At the same time, Peristeris began his own great career as a composer, having many hit songs, mostly during the ‘30s and the ‘40s: "Of Aman" (1934), "O Antonis o varkaris" (1939), "Minore tis avgis" (1947), and many more. Minos Matsas, founder of the well-known record company, usually wrote the lyrics for his songs.

Spiros Peristeris has been connected with the transition from the popular urban song of Smyrna (smyrnaiiko) to rebetiko. Indeed, he could be characterized as a pioneer of the “urban” popular song, as this was shaped in the beginning of the '30s and later. Most of his songs are similar in style with the songs written by the most important representatives of rebetiko: M. Vamvakaris, V. Tsitsanis, G. Papaioannou, D. Gogos-Bagiaderas, A. Hatzichristos.
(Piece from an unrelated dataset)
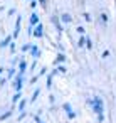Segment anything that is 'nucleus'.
I'll use <instances>...</instances> for the list:
<instances>
[]
</instances>
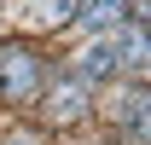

He had been married since 1921 and had two sons, Argyris and Dimitris, who were also into the music business. He died in Athens on 1966.

1. Σχορέλης [Schorelis], Τ., Ρεμπέτικη Ανθολογία, τόμος Γ΄: Παντελίδης - Τούντας, Plethron publications (Athens 1978), p. 142

2. Μανιάτης [Maniatis], Δ., Οι φωνογραφητζήδες – Πρακτικών μουσικών εγκώμιον (Athens 2001), p. 167.